● **WHAT YOU WILL DO**: What follows is a set of entries. Repeat them exactly, but not their pictures.

(Rows from a spatial reasoning dataset)
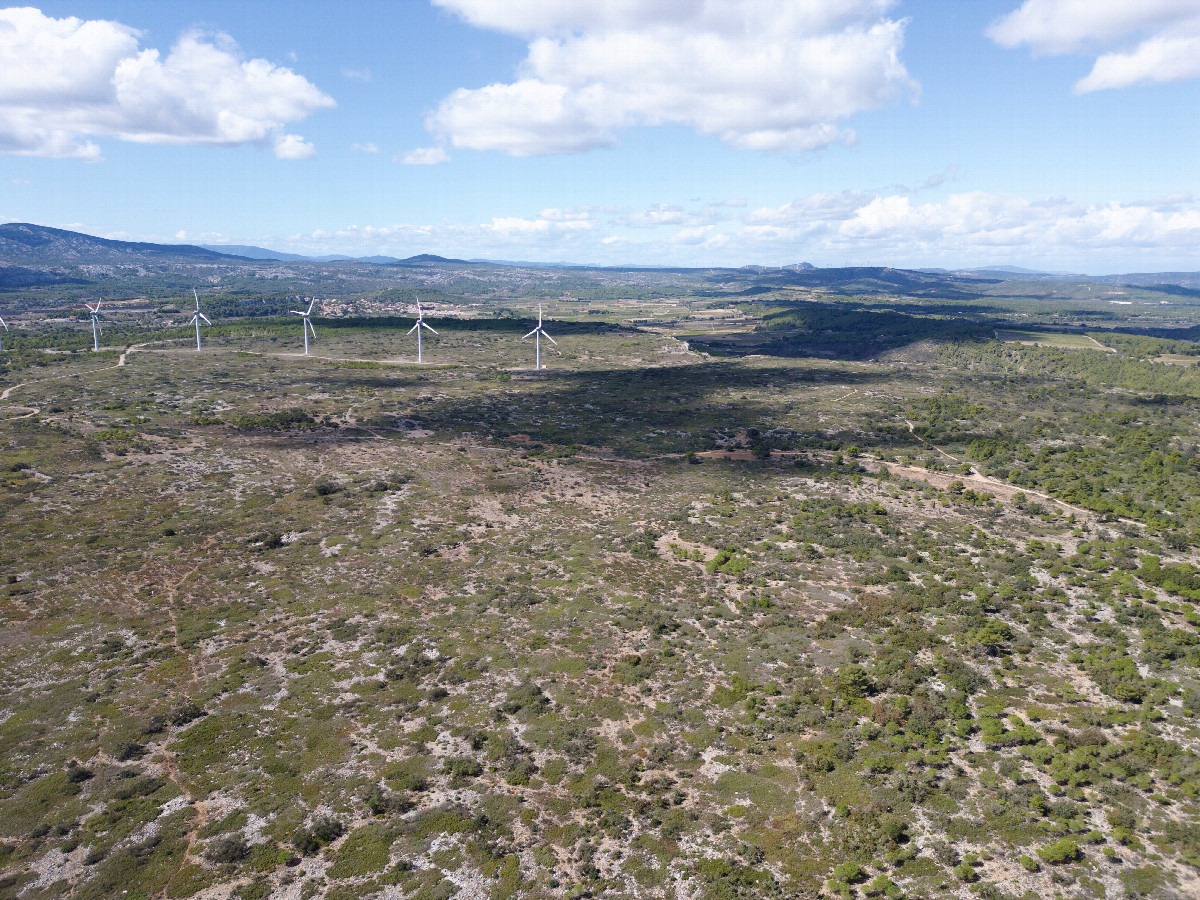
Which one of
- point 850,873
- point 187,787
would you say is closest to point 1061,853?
Answer: point 850,873

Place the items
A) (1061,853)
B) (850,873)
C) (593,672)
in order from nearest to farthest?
(850,873)
(1061,853)
(593,672)

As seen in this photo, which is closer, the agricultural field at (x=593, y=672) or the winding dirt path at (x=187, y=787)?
the winding dirt path at (x=187, y=787)

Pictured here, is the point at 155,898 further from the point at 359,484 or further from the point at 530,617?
the point at 359,484

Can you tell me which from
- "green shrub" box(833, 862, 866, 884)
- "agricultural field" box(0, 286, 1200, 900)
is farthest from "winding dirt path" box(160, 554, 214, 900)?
"green shrub" box(833, 862, 866, 884)

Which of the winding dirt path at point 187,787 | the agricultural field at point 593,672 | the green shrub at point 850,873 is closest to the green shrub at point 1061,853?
the agricultural field at point 593,672

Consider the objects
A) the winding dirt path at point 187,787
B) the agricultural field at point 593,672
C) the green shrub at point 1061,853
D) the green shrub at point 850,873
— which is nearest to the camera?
the green shrub at point 850,873

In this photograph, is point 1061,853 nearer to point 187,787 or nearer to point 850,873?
point 850,873

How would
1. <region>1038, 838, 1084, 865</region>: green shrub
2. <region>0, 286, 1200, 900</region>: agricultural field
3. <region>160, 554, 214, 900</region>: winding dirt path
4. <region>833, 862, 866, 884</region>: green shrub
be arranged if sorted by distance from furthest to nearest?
<region>0, 286, 1200, 900</region>: agricultural field → <region>160, 554, 214, 900</region>: winding dirt path → <region>1038, 838, 1084, 865</region>: green shrub → <region>833, 862, 866, 884</region>: green shrub

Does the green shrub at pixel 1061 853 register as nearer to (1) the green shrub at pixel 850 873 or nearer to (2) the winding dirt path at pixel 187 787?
(1) the green shrub at pixel 850 873

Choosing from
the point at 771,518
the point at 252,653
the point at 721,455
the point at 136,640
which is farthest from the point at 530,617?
the point at 721,455

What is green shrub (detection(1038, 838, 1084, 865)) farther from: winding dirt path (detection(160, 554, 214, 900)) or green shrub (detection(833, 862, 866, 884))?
winding dirt path (detection(160, 554, 214, 900))
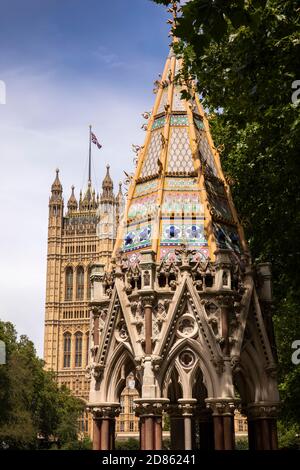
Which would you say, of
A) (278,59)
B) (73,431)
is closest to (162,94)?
(278,59)

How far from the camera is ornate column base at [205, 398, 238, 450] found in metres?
11.4

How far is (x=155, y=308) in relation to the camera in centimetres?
1216

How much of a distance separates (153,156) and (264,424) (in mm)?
5578

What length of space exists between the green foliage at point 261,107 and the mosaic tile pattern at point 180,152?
4.71 ft

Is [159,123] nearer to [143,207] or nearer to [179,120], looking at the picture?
[179,120]

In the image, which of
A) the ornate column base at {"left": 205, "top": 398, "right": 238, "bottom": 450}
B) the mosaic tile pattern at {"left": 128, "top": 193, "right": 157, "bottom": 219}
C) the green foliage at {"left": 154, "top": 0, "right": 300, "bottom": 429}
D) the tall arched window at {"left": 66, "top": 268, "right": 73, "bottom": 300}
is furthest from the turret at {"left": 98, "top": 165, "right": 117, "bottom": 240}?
the ornate column base at {"left": 205, "top": 398, "right": 238, "bottom": 450}

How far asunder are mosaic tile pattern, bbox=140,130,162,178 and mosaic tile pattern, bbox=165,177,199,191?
433 mm

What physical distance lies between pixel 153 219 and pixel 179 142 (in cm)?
187

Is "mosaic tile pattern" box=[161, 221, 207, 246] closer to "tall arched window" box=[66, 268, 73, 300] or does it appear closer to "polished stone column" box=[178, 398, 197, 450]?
"polished stone column" box=[178, 398, 197, 450]

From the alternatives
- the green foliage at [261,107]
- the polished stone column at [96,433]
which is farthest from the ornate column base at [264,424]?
the green foliage at [261,107]

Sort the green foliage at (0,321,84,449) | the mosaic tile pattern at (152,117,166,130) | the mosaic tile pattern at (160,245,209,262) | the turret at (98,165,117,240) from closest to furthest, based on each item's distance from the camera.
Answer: the mosaic tile pattern at (160,245,209,262) → the mosaic tile pattern at (152,117,166,130) → the green foliage at (0,321,84,449) → the turret at (98,165,117,240)

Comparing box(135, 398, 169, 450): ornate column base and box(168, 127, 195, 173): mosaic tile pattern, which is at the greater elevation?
box(168, 127, 195, 173): mosaic tile pattern

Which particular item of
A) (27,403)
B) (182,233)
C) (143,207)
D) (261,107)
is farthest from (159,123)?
(27,403)

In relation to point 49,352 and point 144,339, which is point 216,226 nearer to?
point 144,339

● **ANSWER TO THE PROBLEM**:
Which one of
- point 850,873
- point 187,787
would you say is closest to point 1061,853?
Answer: point 850,873

Place the items
A) (1061,853)
B) (850,873)
C) (593,672)
in order from nearest to farthest?
(850,873)
(1061,853)
(593,672)

As seen in this photo, which is closer, the agricultural field at (x=593, y=672) or the winding dirt path at (x=187, y=787)?
the winding dirt path at (x=187, y=787)

Pictured here, is the point at 155,898 further from the point at 359,484 or further from the point at 530,617?
the point at 359,484

Can you tell me which from
- "green shrub" box(833, 862, 866, 884)
- "agricultural field" box(0, 286, 1200, 900)
is farthest from "winding dirt path" box(160, 554, 214, 900)?
"green shrub" box(833, 862, 866, 884)

Which of the winding dirt path at point 187,787 | the agricultural field at point 593,672 | the green shrub at point 850,873 is closest to the green shrub at point 1061,853?
the agricultural field at point 593,672

Consider the objects
A) the winding dirt path at point 187,787
B) the agricultural field at point 593,672
C) the green shrub at point 1061,853
D) the green shrub at point 850,873
— which is nearest to the camera?
the green shrub at point 850,873

In this photograph, is point 1061,853 nearer to point 187,787 or nearer to point 850,873?
point 850,873

How would
1. <region>1038, 838, 1084, 865</region>: green shrub
2. <region>0, 286, 1200, 900</region>: agricultural field
3. <region>160, 554, 214, 900</region>: winding dirt path
4. <region>833, 862, 866, 884</region>: green shrub
be arranged if sorted by distance from furthest to nearest?
<region>0, 286, 1200, 900</region>: agricultural field → <region>160, 554, 214, 900</region>: winding dirt path → <region>1038, 838, 1084, 865</region>: green shrub → <region>833, 862, 866, 884</region>: green shrub

Does the green shrub at pixel 1061 853 register as nearer to (1) the green shrub at pixel 850 873 or nearer to (2) the winding dirt path at pixel 187 787?
(1) the green shrub at pixel 850 873

Choosing from
the point at 771,518
the point at 252,653
the point at 721,455
the point at 136,640
which is farthest from the point at 530,617?
the point at 721,455

What is green shrub (detection(1038, 838, 1084, 865)) farther from: winding dirt path (detection(160, 554, 214, 900)) or green shrub (detection(833, 862, 866, 884))?
winding dirt path (detection(160, 554, 214, 900))
Which would you say, of
A) (278,59)
B) (73,431)
is closest to (162,94)?
(278,59)

How far from the camera is ornate column base at [205, 398, 238, 450] found in metres?
11.4

How far is (x=155, y=308) in relation to the camera in centimetres?
1216

How much of a distance separates (153,156) and (264,424) (in mm)?
5578

What length of space exists between the green foliage at point 261,107 and the mosaic tile pattern at point 180,152?
4.71 ft

Is [159,123] nearer to [143,207] or nearer to [179,120], looking at the picture?
[179,120]

In the image, which of
A) the ornate column base at {"left": 205, "top": 398, "right": 238, "bottom": 450}
B) the mosaic tile pattern at {"left": 128, "top": 193, "right": 157, "bottom": 219}
C) the green foliage at {"left": 154, "top": 0, "right": 300, "bottom": 429}
D) the tall arched window at {"left": 66, "top": 268, "right": 73, "bottom": 300}
is furthest from the turret at {"left": 98, "top": 165, "right": 117, "bottom": 240}?
the ornate column base at {"left": 205, "top": 398, "right": 238, "bottom": 450}

How far asunder are mosaic tile pattern, bbox=140,130,162,178 and mosaic tile pattern, bbox=165,177,199,191?
433 mm

What physical distance lies between pixel 153 219 and pixel 179 142 (in cm)?
187

Is "mosaic tile pattern" box=[161, 221, 207, 246] closer to "tall arched window" box=[66, 268, 73, 300] or does it appear closer to "polished stone column" box=[178, 398, 197, 450]?
"polished stone column" box=[178, 398, 197, 450]

From the alternatives
- the green foliage at [261,107]
- the polished stone column at [96,433]
which is farthest from the ornate column base at [264,424]?
the green foliage at [261,107]

Sort the green foliage at (0,321,84,449) | the mosaic tile pattern at (152,117,166,130) | the mosaic tile pattern at (160,245,209,262) | the turret at (98,165,117,240) from closest to furthest, based on each item's distance from the camera.
Answer: the mosaic tile pattern at (160,245,209,262) → the mosaic tile pattern at (152,117,166,130) → the green foliage at (0,321,84,449) → the turret at (98,165,117,240)

Comparing box(135, 398, 169, 450): ornate column base and box(168, 127, 195, 173): mosaic tile pattern, which is at the greater elevation?
box(168, 127, 195, 173): mosaic tile pattern

Which particular item of
A) (27,403)
B) (182,233)
C) (143,207)
D) (261,107)
is farthest from (159,123)?
(27,403)

In relation to point 49,352 and point 144,339, which is point 216,226 nearer to?
point 144,339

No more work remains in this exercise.